The current narrative leads investors to believe that inflation is slowing considerably. But is it really? In the chart below we can see PCE, Core PCE, and Median PCE inflation rates. While PCE and Core PCE look to be trending lower, albeit slowly, median PCE is essentially unchanged, and hovering near its highs.
Median PCE inflation is calculated by ranking the components in the index and picking those in the middle of the distribution to measure the change. This is done instead of calculating by a weighted average of all items in the index. Basically, it smooths the results, and offers a different perspective on the rate of change in the PCE index.
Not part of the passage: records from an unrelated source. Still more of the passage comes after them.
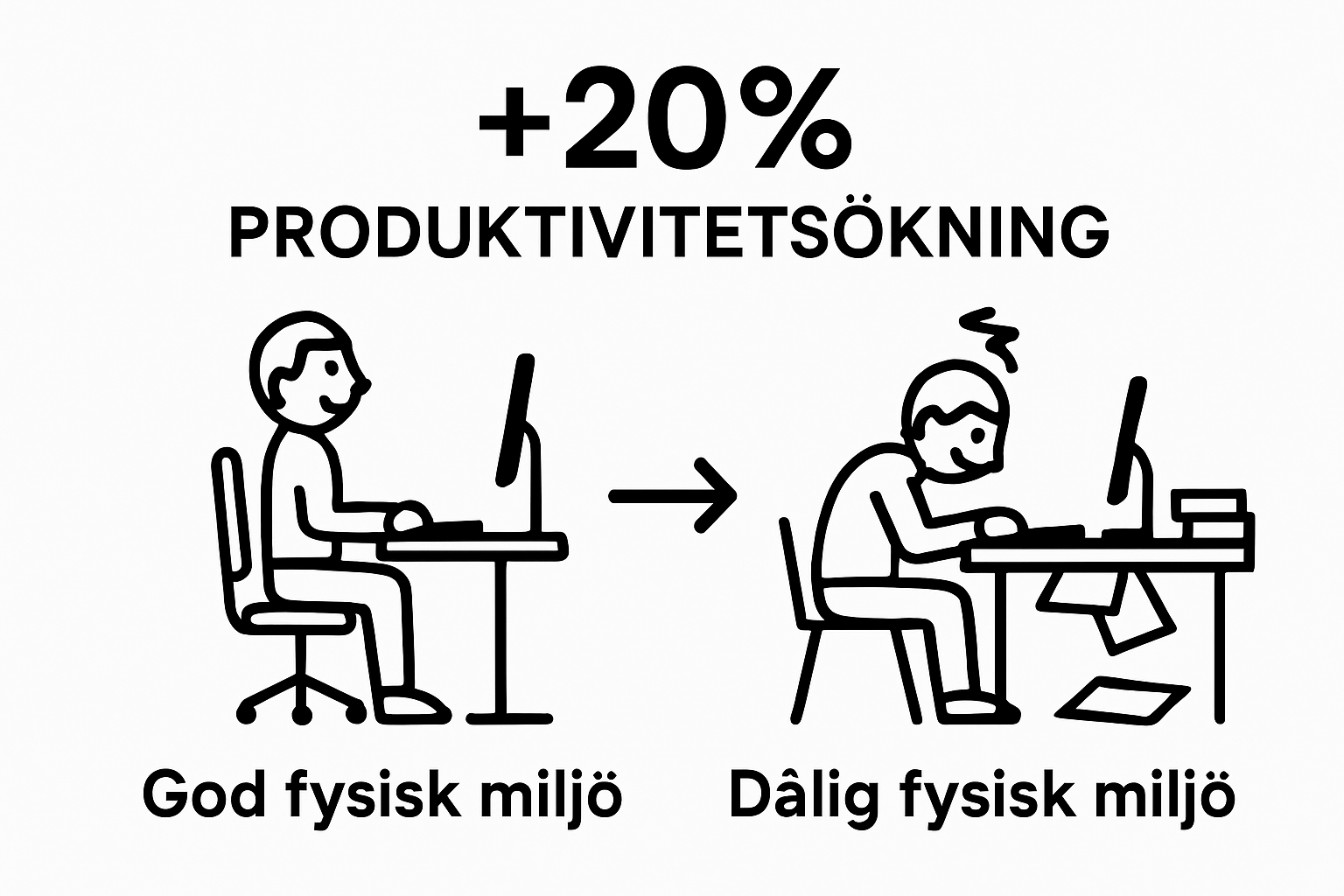 +20%
PRODUKTIVITETSÖKNING

God fysisk miljö

Dâlig fysisk miljö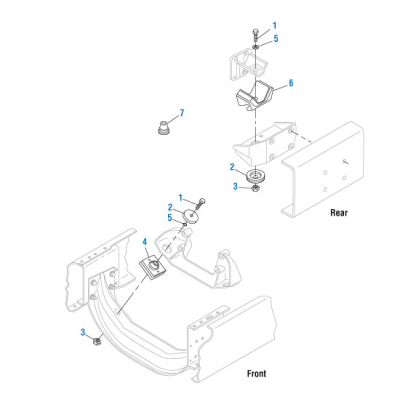 1
5
6
7
2
3
Rear
1
2
5
4
3
Front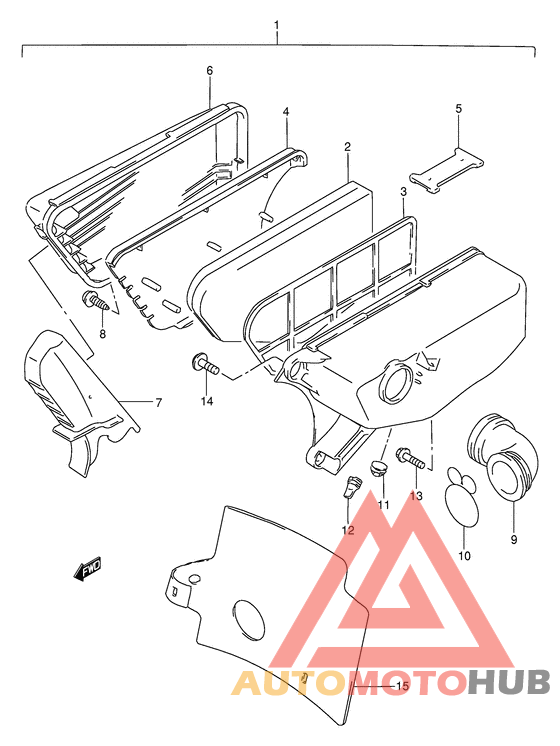 1
6
4
5
2
3
8
14
7
11
13
12
10
9
FWD
15
AUTOMOTOHUB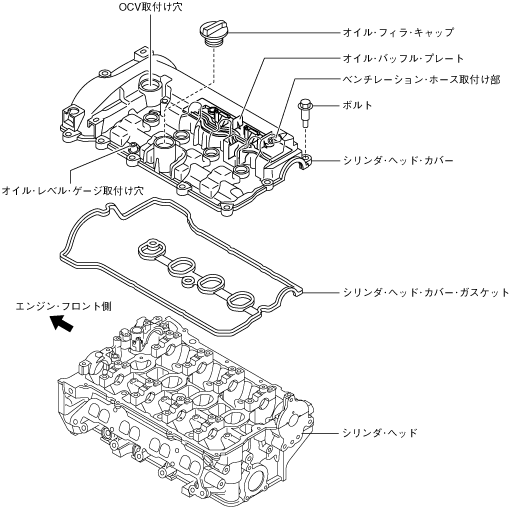 OCV取付け穴

オイル·フィラ·キャップ

オイル·バッフル·プレート

ベンチレーション·ホース取付け部

ボルト

シリンダ·ヘッド·カバー

オイル·レベル·ゲージ取付け穴

シリンダ·ヘッド·カバー·ガスケット

エンジン·フロント側

シリンダ·ヘッド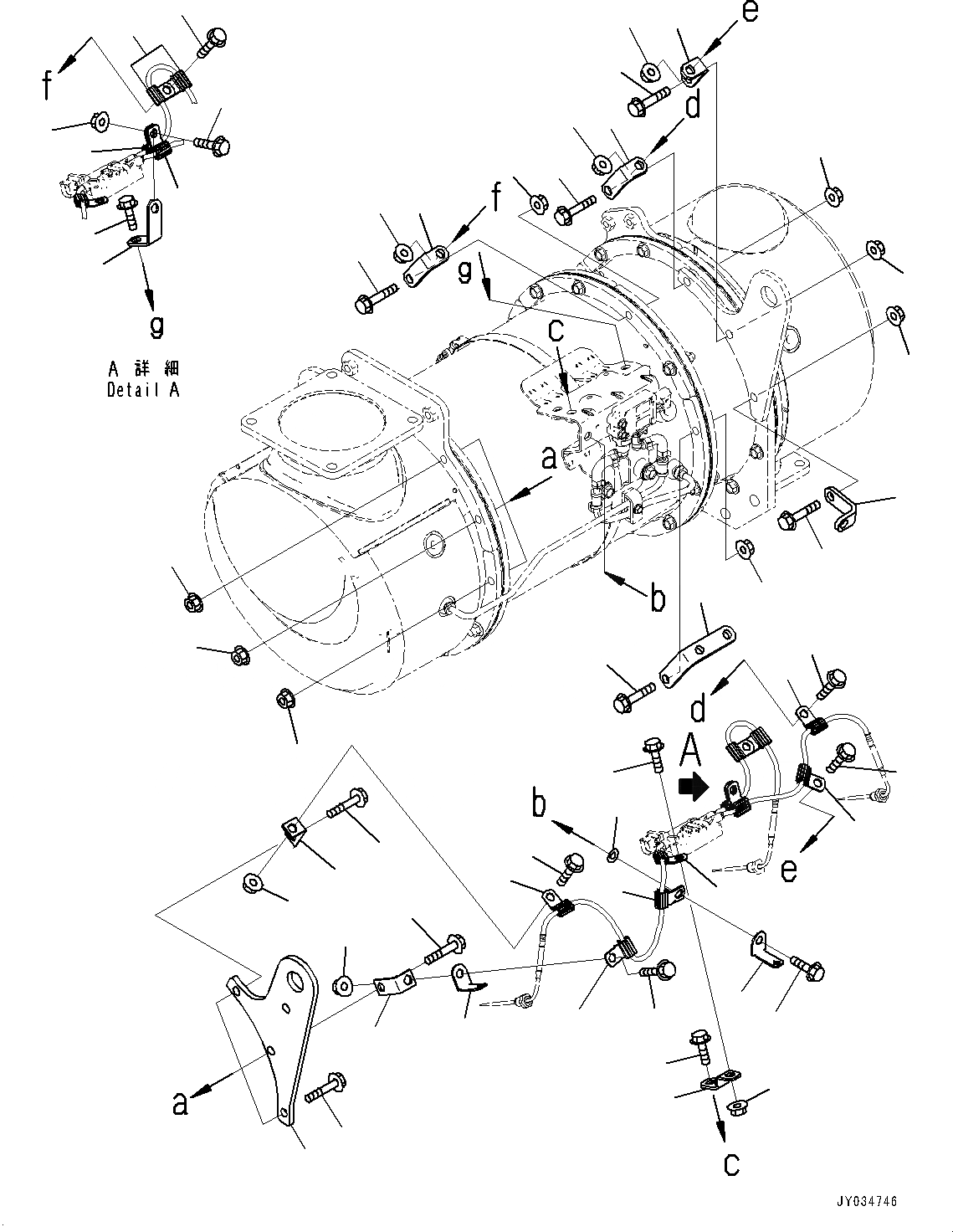 f
e
d
f
g
g
A 詳細
Detail A
c
a
b
d
A
b
e
a
c
JY034746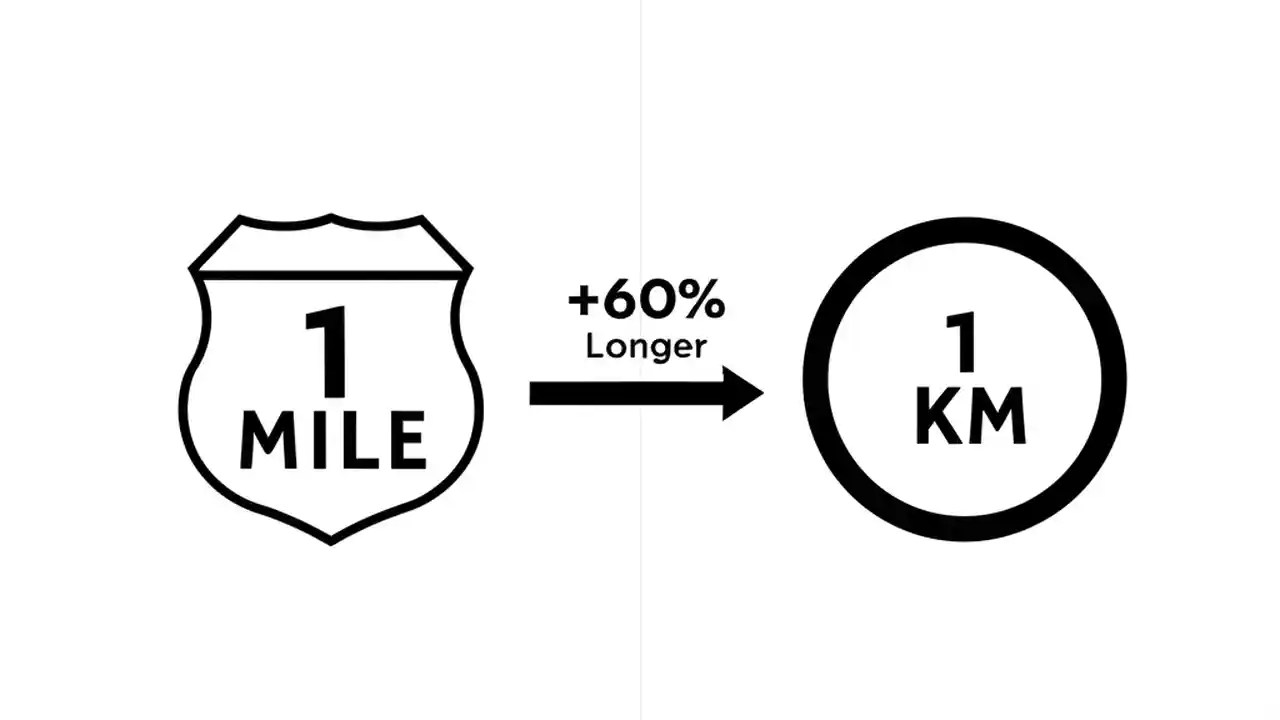 1
MILE

+60%
Longer

1
KM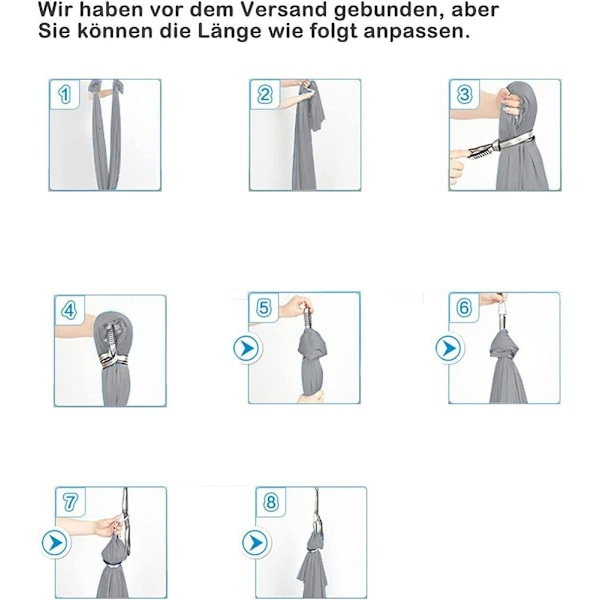 Wir haben vor dem Versand gebunden, aber Sie können die Länge wie folgt anpassen.

1

2

3

4

5

6

7

8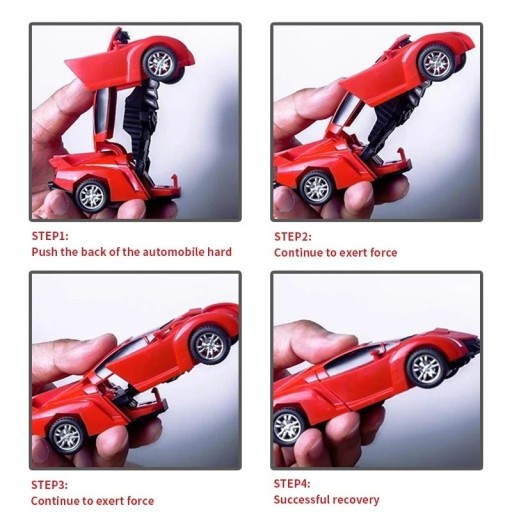 STEP1:
Push the back of the automobile hard

STEP2:
Continue to exert force

STEP3:
Continue to exert force

STEP4:
Successful recovery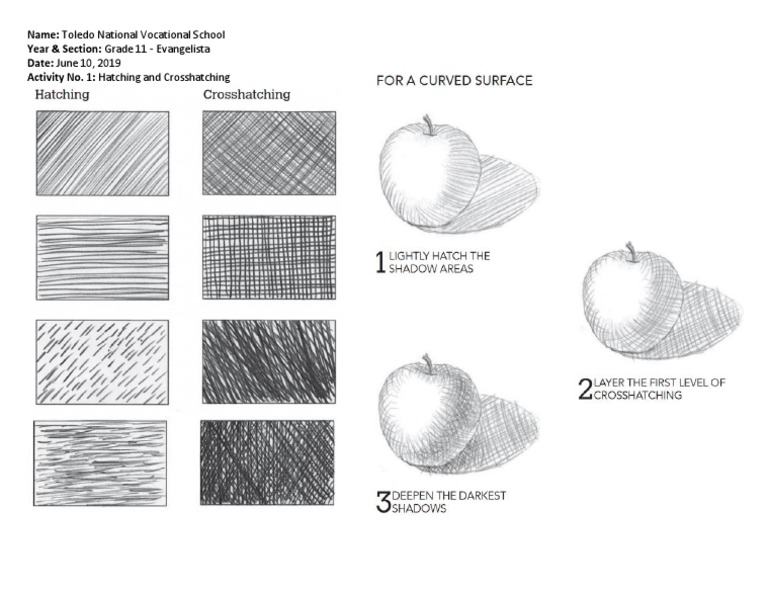 Name: Toledo National Vocational School
Year & Section: Grade 11 - Evangelista
Date: June 10, 2019
Activity No. 1: Hatching and Crosshatching

Hatching

Crosshatching

FOR A CURVED SURFACE

1 LIGHTLY HATCH THE SHADOW AREAS

2 LAYER THE FIRST LEVEL OF CROSSHATCHING

3 DEEPEN THE DARKEST SHADOWS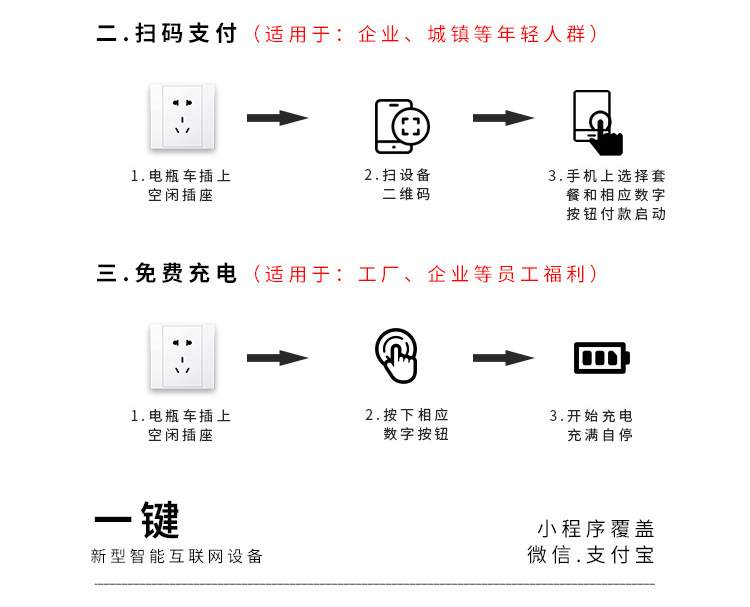 二.扫码支付（适用于：企业、城镇等年轻人群）

1.电瓶车插上空闲插座

2.扫设备二维码

3.手机上选择套餐和相应数字按钮付款启动

三.免费充电（适用于：工厂、企业等员工福利）

1.电瓶车插上空闲插座

2.按下相应数字按钮

3.开始充电充满自停

一键

新型智能互联网设备

小程序覆盖
微信.支付宝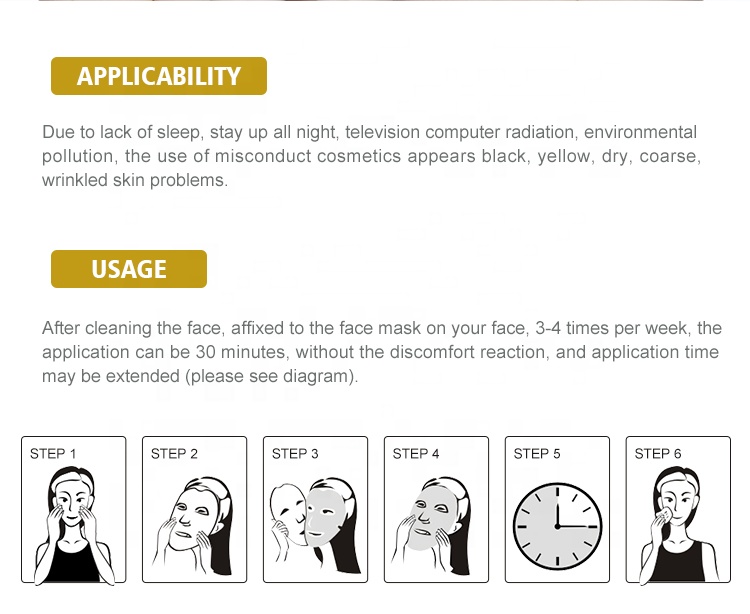 APPLICABILITY

Due to lack of sleep, stay up all night, television computer radiation, environmental pollution, the use of misconduct cosmetics appears black, yellow, dry, coarse, wrinkled skin problems.

USAGE

After cleaning the face, affixed to the face mask on your face, 3-4 times per week, the application can be 30 minutes, without the discomfort reaction, and application time may be extended (please see diagram).

STEP 1

STEP 2

STEP 3

STEP 4

STEP 5

STEP 6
This data concerns me, and I wonder if investors have become too complacent expecting a quick resumption of regular markets. These expectations have shifted interest rate markets as well, and by doing so eased financial conditions. This only further exacerbates the problem by expanding liquidity and pushing prices higher.
Image Source: Federal Reserve Bank of Cleveland
Markets have been quiet, maybe a little too quiet. It was barely a month ago that Wall St was worried about widespread bank runs, further rate hikes and a recession, and now suddenly the market can do no wrong. That is a huge shift in sentiment, and narrative.
Of course, it’s possible my bearish speculations are wrong, and the low volatility upward trending market continues. I don’t like being bearish, because the market often climbs a wall of worry, but I cannot ignore this current setup.